The Washington Post reported Saturday that some U.S. diplomats have been finding ways to defy, or at least get around, the new policy.

Diplomatic missions in Seoul, Korea and Chennai, India sent out a press release and a video advertising the flag hanging outside their respective buildings, while the U.S. embassy in New Delhi updated its Twitter cover photo showing a rainbow projected on it.

The U.S. embassy in Santiago, Chile uploaded a video to its website of a diplomat flying a rainbow flag last month for the International Day Against Homophobia, Transphobia and Biphobia and the website for the Vienna embassy features a photo of the same flag.

Several ambassadors and diplomats have also been spotted participating in Pride festivities, whether going to parades or celebrating at their embassies.

The sightings come after the State Department rejected requests from several embassies to fly the rainbow Pride flag on flagpoles this month, NBC News reported on Friday.

“This is a category one insurrection,” one diplomat told the Post, speaking anonymously out of fear of being fired.

The Post reports:

The flap over the flags started when the State Department did not send out an official cable this year with guidelines for marking Pride Month, as it has in years past. In 2011, the Obama administration directed agencies involved with foreign policy to promote LGBT rights, a striking policy for an agency that, up to the early 1990s, considered homosexuality a security risk and cause for termination.

The Obama administration’s Pride Month guidelines included rules for flying rainbow flags from poles outside embassies — they had to be smaller than the American flag and fly beneath it. But permission was granted with no fuss. By 2016, approvals were left up to each ambassador or chief of mission.

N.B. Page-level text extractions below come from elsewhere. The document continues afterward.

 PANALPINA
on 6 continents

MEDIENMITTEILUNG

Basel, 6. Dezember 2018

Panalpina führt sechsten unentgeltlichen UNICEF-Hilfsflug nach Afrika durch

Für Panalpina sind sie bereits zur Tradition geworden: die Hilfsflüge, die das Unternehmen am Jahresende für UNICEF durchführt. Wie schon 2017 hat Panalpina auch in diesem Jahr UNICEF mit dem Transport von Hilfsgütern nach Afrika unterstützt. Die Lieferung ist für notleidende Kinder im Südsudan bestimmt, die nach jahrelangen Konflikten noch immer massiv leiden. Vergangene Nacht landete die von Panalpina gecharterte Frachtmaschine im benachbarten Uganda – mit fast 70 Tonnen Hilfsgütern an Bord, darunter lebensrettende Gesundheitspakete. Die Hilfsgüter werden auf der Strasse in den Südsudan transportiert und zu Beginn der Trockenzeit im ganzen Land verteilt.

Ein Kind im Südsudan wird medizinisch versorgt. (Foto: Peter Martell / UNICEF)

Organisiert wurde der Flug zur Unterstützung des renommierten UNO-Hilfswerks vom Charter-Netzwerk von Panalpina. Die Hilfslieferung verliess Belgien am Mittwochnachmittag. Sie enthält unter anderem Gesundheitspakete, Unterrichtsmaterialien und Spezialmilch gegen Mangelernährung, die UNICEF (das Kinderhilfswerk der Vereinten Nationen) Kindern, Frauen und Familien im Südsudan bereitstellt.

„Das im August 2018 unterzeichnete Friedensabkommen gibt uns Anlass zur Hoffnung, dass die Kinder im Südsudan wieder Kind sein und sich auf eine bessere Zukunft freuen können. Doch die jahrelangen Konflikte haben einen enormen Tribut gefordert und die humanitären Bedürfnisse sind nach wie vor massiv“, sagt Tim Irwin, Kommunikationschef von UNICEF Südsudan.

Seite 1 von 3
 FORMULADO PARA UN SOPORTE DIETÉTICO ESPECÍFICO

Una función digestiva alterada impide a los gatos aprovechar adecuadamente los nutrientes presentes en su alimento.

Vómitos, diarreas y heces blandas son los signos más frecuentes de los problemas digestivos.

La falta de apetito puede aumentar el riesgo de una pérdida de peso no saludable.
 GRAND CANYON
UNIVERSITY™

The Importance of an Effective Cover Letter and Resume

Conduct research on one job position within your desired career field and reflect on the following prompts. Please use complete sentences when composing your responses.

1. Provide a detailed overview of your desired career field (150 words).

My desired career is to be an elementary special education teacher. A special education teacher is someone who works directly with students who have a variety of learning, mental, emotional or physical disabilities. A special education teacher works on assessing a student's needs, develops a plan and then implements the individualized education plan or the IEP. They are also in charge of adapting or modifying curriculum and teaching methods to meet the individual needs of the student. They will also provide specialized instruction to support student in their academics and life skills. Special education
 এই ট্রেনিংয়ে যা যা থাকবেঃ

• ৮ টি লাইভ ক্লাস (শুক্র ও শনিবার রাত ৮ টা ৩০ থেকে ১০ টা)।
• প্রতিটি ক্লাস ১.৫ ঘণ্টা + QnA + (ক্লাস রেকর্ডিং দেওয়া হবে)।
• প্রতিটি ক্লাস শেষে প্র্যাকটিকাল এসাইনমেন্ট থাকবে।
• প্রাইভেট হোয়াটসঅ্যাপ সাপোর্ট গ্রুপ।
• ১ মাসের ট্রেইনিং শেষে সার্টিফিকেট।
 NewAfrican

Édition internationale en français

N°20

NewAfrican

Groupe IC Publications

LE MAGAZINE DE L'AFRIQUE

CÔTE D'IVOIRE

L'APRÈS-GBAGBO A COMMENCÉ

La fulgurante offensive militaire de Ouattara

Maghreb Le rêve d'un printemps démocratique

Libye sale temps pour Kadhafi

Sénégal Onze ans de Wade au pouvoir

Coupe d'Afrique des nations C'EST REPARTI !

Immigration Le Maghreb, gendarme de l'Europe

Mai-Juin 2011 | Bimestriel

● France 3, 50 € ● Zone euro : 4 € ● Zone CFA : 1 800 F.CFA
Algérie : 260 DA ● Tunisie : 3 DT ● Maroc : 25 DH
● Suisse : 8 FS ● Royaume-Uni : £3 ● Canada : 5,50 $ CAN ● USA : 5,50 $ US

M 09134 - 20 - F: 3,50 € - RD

That process changed last year, after Mike Pompeo became secretary of state. An evangelical Christian who believes marriage should be defined as between a man and woman, Pompeo has said gay employees will be respected and treated like everyone else. But he has downplayed some symbols of LGBT rights, while introducing several new panels and envoys specializing in religious freedom issues. The advisory cable that came out last year said diplomats are required to obtain top-level approval from the State Department’s Office of Management to fly a rainbow flag.

Two diplomats familiar with the events told the Post that all requests to fly rainbow flags were approved last year.

This year, however, embassies in Israel, Germany, Brazil and Latvia, plus a handful of other posts, were denied requests to fly rainbow flags.